2. Beginselverklaring

2.1
Bij elk dagblad dienen de uitgangspunten van het redactionele beleid en/of de beginselen en/of de redactionele doelstellingen duidelijk schriftelijk te zijn vastgelegd.
Van deze uitgangspunten respectievelijk beginselen respectievelijk doelstellingen kan een nadere uitwerking zijn vastgelegd in richtlijnen.

2.2
De hoofdredactie en redactie beschouwen de uitgangspunten en/of beginselen en/of doelstellingen als een gegeven, indien en voorzover deze aan iedere in dienst van het betrokken dagblad zijnde journalist schriftelijk zijn meegedeeld.

3. De organen

3.1
De bijzondere aard van het dagblad stelt bijzondere eisen aan de structuur van de organen die bij het produceren van de redactionele inhoud van het dagblad zijn betrokken. De redactie dient haar informatieverwervende en -verstrekkende taak binnen het kader van hetgeen in de beginselverklaring is vastgelegd, te kunnen uitvoeren zonder rechtstreekse beïnvloeding door wie dan ook, noch van buitenaf noch van binnenuit, anders dan op de wijze als in dit statuut wordt geregeld.

3.2
De hoofdredactie heeft de leiding van de redactie van het dagblad en is verantwoordelijk voor de redactionele inhoud ervan.

3.3
De directie zorgt in het kader van de algemene bedrijfsvoering voor optimale voorwaarden om de informatieve functie van het dagblad tot haar recht te doen komen, onverlet de verantwoordelijkheid van de hoofdredactie.

3.4
Er is een redactieraad, die het orgaan is voor de medezeggenschap van de redactie in alle zaken betreffende de redactionele taak en functie. De redactieraad is tevens het orgaan van wederzijdse informatie en onderling beraad tussen redactie en hoofdredactie en vertegenwoordigt bovendien de redactie bij het overleg met de directie.

3.5
De leden van de redactie komen periodiek bijeen in een redactievergadering waaraan de redactieraad uiteindelijke verantwoording verschuldigd is.

3.6
Slechts door nauwe samenwerking, voortdurende, wederzijdse informatie en blijvend goed overleg zijn directie en hoofdredactie, als organen belast met de dagelijkse leiding van het dagblad, en redactie in staat de specifieke facetten van het dagblad optimaal tot hun recht te laten komen. Daarbij zullen zij – met behoud van hun specifieke verantwoordelijkheden – zowel de redactionele als de financiële, commerciële, sociale, technische en administratieve factoren ter harte dienen te nemen.

3.7
In de gevallen genoemd in de artikelen 4.1.2, 5.2.2 en 10.6 neemt de directie c.q. andere beslissende instantie van de dagbladuitgeverij pas een beslissing nadat diepgaand overleg heeft plaatsgehad.

Wanneer de directie en de redactieraad niet tot overeenstemming komen, brengt de redactieraad, ongeacht of hij zich reeds eerder uitgesproken heeft, zo spoedig mogelijk schriftelijk en gemotiveerd advies uit.

Indien de directie c.q. andere beslissende instantie vervolgens van dit advies afwijkt brengt zij schriftelijk en gemotiveerd de naar haar oordeel zwaarwichtige redenen die hiertoe hebben geleid ter kennis van de redactieraad.
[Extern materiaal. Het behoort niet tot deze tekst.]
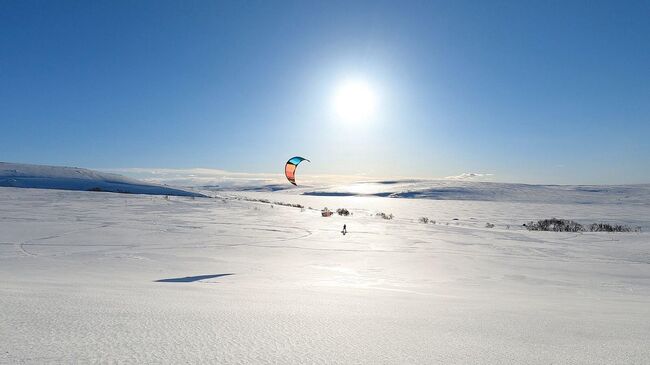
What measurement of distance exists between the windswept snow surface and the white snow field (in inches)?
672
De uitvoering van dit besluit heeft, tenzij zwaarwichtige redenen zich daartegen verzetten, niet eerder plaats dan 14 dagen na dagtekening van deze schriftelijke motivering, en in het geval een geschil als bedoeld in het volgende lid is aanhangig gemaakt niet eerder dan nadat uitspraak is gedaan door de president van de rechtbank.

Geschillen over de toepassing van de procedurevoorschriften van dit artikel worden binnen 14 dagen door de meest gerede partij aanhangig gemaakt bij de president van de rechtbank in het betrokken arrondissement.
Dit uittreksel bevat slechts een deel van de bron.